Since the airlines started charging for bags, more and more people are trundling their barely-meets-the-standard bags onto the plane, some people take TWO bags on the plane, I guess they are claiming one bag is their purse. I’ve been there; when I lived overseas and was checking two big bags through and still needed a carry-on (and once, when someone bumped me just outside the Starbucks and knocked my coffee all over my entire outfit, I was glad to be able to go into the restroom, clean off and change.)
But most of the time, all these bags just make getting through the airport more competitive and obstructive. People worry about getting space in the overhead bins; it makes them less nice. We are all competing for a scarce resource, and people can get nasty.
The restaurants in the airports are a minefield as you head for your table, dodging giant carry-ons and the glares of their owners. I can guess they are tired of schlepping those monstrosities; but get them out of the aisles! Entire families stride down the gateways, rolling their bags here and there, dropping their jackets and sweaters, holding up traffic as they stop to pick up or to console the whining child who can’t keep up, or is tired of wheeling their own oversized carry-on. It isn’t pretty.
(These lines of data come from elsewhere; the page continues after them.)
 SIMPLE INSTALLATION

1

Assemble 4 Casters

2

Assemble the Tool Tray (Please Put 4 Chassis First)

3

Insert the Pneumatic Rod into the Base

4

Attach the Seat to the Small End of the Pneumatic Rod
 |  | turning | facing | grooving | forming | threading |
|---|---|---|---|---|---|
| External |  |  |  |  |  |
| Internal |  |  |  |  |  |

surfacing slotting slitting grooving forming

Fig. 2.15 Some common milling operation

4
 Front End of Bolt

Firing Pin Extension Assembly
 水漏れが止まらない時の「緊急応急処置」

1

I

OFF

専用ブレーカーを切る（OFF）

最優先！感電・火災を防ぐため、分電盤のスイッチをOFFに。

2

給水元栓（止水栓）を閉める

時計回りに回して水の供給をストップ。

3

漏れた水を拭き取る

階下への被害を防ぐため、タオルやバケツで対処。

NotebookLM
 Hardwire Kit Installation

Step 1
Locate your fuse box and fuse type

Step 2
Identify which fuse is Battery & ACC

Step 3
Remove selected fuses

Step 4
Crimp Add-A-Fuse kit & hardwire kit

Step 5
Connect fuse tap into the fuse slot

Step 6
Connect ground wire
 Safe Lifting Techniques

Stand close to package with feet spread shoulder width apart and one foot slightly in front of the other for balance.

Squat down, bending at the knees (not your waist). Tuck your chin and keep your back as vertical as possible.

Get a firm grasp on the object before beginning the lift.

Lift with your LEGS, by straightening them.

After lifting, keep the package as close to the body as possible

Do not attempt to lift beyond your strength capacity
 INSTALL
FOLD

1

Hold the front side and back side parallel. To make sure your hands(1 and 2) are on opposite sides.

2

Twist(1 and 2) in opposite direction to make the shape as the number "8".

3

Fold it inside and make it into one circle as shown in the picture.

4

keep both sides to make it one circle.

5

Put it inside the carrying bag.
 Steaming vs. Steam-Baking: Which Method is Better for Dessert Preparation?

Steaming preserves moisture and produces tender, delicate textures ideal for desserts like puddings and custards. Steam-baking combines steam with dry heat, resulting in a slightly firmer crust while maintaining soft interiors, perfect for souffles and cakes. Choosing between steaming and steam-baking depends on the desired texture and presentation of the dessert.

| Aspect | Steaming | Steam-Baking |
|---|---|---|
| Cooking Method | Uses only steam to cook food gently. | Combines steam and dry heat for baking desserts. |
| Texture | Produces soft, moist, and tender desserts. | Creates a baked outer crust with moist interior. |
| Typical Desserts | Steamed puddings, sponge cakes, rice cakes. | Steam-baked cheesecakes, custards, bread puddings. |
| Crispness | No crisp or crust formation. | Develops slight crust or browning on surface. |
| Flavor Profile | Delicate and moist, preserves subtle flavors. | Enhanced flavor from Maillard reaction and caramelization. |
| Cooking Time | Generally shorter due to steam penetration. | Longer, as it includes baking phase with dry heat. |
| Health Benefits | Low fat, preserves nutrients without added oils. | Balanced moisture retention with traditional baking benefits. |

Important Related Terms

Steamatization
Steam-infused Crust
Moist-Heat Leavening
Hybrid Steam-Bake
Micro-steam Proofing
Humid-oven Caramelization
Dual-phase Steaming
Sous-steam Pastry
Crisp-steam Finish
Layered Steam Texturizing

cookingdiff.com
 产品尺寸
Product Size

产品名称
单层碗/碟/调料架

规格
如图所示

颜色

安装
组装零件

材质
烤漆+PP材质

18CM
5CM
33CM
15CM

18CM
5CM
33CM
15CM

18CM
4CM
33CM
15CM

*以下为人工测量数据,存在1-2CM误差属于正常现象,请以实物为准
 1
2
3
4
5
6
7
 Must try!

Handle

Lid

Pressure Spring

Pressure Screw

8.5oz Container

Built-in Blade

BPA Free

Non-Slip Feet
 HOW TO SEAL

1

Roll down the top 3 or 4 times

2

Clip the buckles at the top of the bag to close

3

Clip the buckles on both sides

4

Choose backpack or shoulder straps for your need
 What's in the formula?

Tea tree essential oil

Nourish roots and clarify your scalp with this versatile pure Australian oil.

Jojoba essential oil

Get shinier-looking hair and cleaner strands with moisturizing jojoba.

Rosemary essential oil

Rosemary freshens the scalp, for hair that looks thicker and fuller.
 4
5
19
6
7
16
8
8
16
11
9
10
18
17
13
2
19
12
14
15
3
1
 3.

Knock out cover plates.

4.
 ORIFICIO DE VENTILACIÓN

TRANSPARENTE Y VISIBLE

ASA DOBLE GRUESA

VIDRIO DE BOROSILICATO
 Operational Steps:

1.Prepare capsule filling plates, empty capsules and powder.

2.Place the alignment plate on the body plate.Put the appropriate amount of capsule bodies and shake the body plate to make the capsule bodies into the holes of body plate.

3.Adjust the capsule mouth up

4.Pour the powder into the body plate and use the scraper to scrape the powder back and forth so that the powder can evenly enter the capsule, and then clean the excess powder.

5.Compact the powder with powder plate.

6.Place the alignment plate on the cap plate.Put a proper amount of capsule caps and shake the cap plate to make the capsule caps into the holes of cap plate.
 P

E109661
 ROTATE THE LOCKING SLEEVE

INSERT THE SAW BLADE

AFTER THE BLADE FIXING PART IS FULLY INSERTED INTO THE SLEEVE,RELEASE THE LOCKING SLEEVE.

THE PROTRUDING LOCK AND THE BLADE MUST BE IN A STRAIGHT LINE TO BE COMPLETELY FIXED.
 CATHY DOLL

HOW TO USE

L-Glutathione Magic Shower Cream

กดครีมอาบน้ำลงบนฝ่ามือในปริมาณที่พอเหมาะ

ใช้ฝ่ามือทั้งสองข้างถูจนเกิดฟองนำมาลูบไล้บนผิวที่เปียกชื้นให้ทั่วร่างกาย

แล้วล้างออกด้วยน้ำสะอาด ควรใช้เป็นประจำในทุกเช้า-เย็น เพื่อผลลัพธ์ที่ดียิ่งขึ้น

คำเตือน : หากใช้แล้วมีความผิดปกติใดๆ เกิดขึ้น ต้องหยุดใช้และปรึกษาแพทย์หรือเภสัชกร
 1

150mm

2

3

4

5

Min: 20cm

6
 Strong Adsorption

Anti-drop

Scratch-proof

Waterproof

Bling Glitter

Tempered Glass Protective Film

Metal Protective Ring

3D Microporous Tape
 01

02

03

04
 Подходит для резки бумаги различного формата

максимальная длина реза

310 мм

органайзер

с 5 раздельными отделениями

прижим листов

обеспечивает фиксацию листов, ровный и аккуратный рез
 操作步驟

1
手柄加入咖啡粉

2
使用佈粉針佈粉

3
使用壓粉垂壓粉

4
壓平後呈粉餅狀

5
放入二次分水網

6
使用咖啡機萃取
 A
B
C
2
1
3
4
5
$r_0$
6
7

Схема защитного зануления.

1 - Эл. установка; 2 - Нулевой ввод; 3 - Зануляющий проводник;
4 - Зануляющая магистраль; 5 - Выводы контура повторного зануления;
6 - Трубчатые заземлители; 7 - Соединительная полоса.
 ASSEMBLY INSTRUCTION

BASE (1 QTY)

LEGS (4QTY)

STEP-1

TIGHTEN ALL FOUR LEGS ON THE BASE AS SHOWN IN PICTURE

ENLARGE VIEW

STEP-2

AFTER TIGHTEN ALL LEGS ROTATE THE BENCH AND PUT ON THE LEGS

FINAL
And now, too, all the rental cars in Seattle have been consolidated to an offsite location with complimentary bus transportation. I am lucky, going to Seattle I can manage fine with one bag (checked) but going to an offsite location adds about half an hour to the time it takes to get out of the airport and on the way to my destination. I have no control over when the buses will come or go, and I imagine myself coming in from Kuwait or Qatar or Germany with my two big bags and a purse and how on earth does one manage? You have to take an escalator up or down when you pick up or drop off your car! How do you manage if you need to use the rest room? It used to be so easy – get one of those carts, truck your bags over to your rental car, deposit, run to the ladies room, depart. Not so, anymore.
So I told Delta the truth. There is no glamour. There is no adventure. It is grim. There is no graciousness; the flight attendants are harried, overworked, dealing with stressed and unhappy customers crowded, too crowded, onto flights which are flying totally full; we are packed together like sardines. We are not happy.